[WHAT TO WORK ON]:
Write out the entries below exactly, from the first line to the one with "scientific name: Tragelaphus angasii", both ends included.

(Beginning of MATERIAL FOR THE TASK)

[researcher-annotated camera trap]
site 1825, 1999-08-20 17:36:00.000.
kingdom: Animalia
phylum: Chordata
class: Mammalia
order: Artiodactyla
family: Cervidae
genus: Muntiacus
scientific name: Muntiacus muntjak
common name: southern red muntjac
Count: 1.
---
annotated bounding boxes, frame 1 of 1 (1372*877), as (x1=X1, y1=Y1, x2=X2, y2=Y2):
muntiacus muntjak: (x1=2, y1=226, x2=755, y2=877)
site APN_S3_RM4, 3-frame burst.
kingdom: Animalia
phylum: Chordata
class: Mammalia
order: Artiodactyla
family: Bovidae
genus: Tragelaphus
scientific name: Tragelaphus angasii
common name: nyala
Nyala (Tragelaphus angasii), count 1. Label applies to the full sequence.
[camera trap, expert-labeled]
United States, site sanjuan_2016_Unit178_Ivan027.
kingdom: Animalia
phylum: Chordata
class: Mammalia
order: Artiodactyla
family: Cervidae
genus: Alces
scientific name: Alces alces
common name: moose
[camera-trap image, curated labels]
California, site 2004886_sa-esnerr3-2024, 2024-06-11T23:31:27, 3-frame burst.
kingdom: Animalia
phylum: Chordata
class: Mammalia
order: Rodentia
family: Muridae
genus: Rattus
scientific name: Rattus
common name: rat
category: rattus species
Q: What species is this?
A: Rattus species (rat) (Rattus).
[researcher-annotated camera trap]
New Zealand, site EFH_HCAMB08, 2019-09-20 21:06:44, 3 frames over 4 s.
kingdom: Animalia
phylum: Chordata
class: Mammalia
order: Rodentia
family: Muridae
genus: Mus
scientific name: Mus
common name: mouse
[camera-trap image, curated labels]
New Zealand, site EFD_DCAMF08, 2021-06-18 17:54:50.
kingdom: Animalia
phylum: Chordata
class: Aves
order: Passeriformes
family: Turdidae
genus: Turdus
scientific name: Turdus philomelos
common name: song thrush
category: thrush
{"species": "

(End of MATERIAL FOR THE TASK)

[ANSWER BELOW]:
[researcher-annotated camera trap]
site 1825, 1999-08-20 17:36:00.000.
kingdom: Animalia
phylum: Chordata
class: Mammalia
order: Artiodactyla
family: Cervidae
genus: Muntiacus
scientific name: Muntiacus muntjak
common name: southern red muntjac
Count: 1.
---
annotated bounding boxes, frame 1 of 1 (1372*877), as (x1=X1, y1=Y1, x2=X2, y2=Y2):
muntiacus muntjak: (x1=2, y1=226, x2=755, y2=877)
site APN_S3_RM4, 3-frame burst.
kingdom: Animalia
phylum: Chordata
class: Mammalia
order: Artiodactyla
family: Bovidae
genus: Tragelaphus
scientific name: Tragelaphus angasii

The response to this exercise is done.